Members of Brochin’s campaign, Ryan Fredriksson and Marc Lazerow, caught the three men disassembling Brochin’s signs at Parkville’s Loch Bend Apartments. The duo photographed and filmed DeJuliis and the other men before confronting them.
Mr. DeJuliis, in the five-minute video by Fredriksson, admits to removing signs from other locations, in addition to the Loch Bend apartment sign.
Brochin has not yet filed any additional complaints. Armacost with Baltimore County Police said they will not investigate beyond Saturday’s incident until one is reported.
Lazerow, who first filed against Mr. DeJuliis Saturday, said he is still exploring filing other charges.
“Trying to win with undemocratic, strongarm tactics are not how Democrats are supposed to campaign in Maryland,” Lazerow said.
DeJuliis said Brochin did not have permission for signs
Connie DeJuliis has been tight-lipped speaking with press, not taking interviews since The Baltimore Sun published a full account of Saturday’s incident. Her only statement since the Sun’s story alleges Brochin did not have permission from the owner to place his signs at the Loch Bend property.
“My husband should not have removed the Brochin campaign sign when he found it, but left it to others to remove, and for that he is sorry. I also apologize, and promise that no one in my campaign will remove any Brochin signs in the future, even illegally placed signs,” Connie DeJuliis’ statement reads.
She had initially brushed off the incident as “a misunderstanding” and “somewhat silly,” Brochin disagreed, and said the problem goes beyond just the Loch Bend sign.
“My answer is she needs to look at her husband’s taped confession that deals with multiple locations and taking our signs down,” he said. “I suggest she go on YouTube.”
The back-and-forth between the two candidates is indicative of their already aggressive contest for the Distrct 42 senate seat.
Brochin has never lost an election, serving his third term as the senator for District 42 for more, garnering a reputation in Annapolis as a maverick and independent.

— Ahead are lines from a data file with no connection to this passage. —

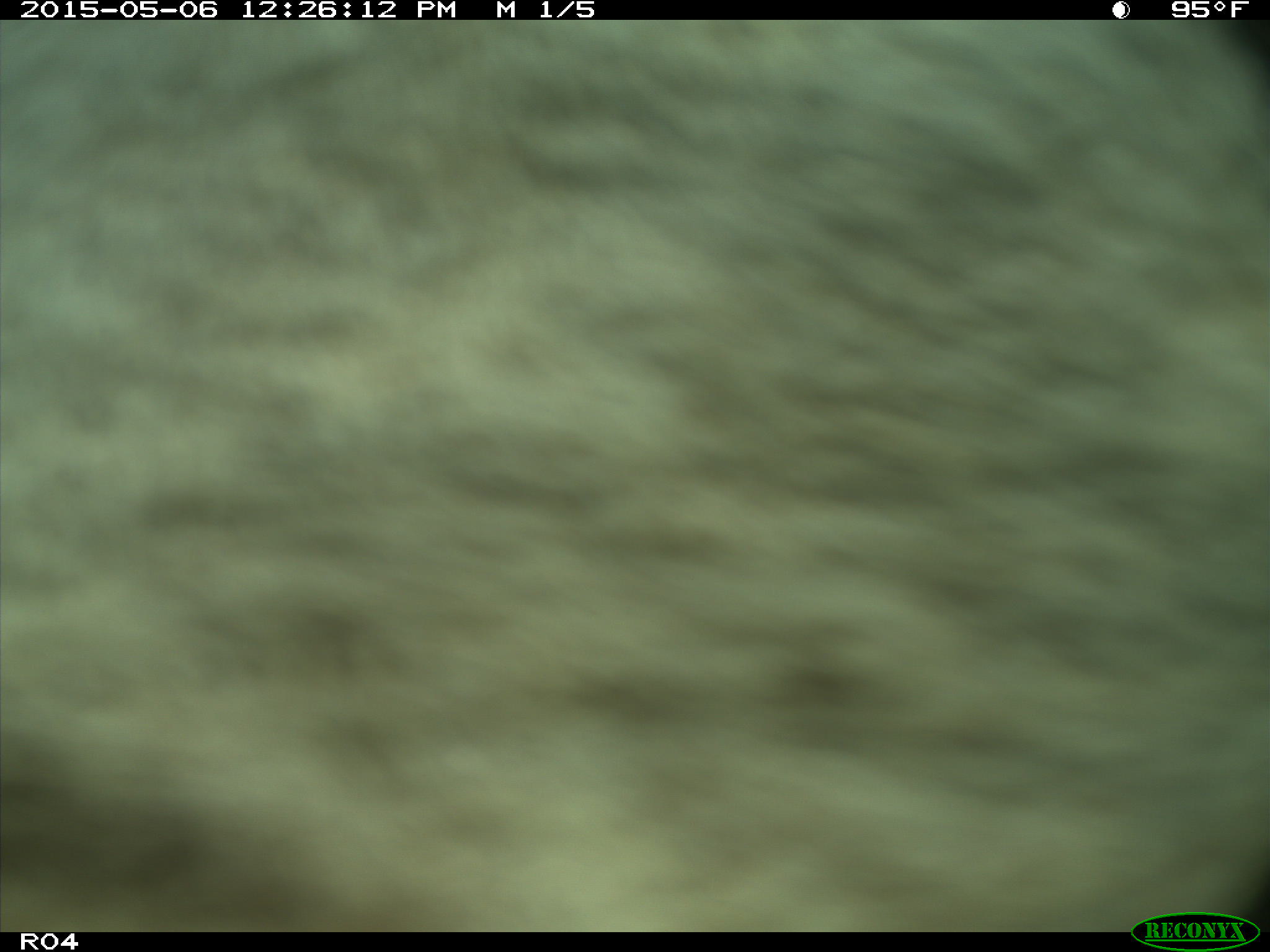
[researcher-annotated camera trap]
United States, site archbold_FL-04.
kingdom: Animalia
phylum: Chordata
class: Mammalia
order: Artiodactyla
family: Bovidae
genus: Bos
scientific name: Bos taurus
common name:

Connie DeJuliis has already earned the backing of Gov. Martin O’Malley, who appointed her husband as commissioner, and the support of Baltimore County Executive Kevin Kamenetz.
Kamenetz spoke at a DeJuliis fundraiser at the Towson Greene Turtle Monday evening, which was closed to reporters.
Kamenetz echoed Connie’s sentiments in an interview prior to the fundraiser, brushing off the Saturday confrontation as “silliness.”
“I think Connie will be a very effective state senator,”” Kamenetz said. “I’ve known Connie for more than 30 years, she’s always been a fighter. She understands the needs of people. More importantly, I think she’ll be very consistent. Connie isn’t all about trying to get brass or grandstanding. Connie will try to roll up her sleeves and be a great advocate.”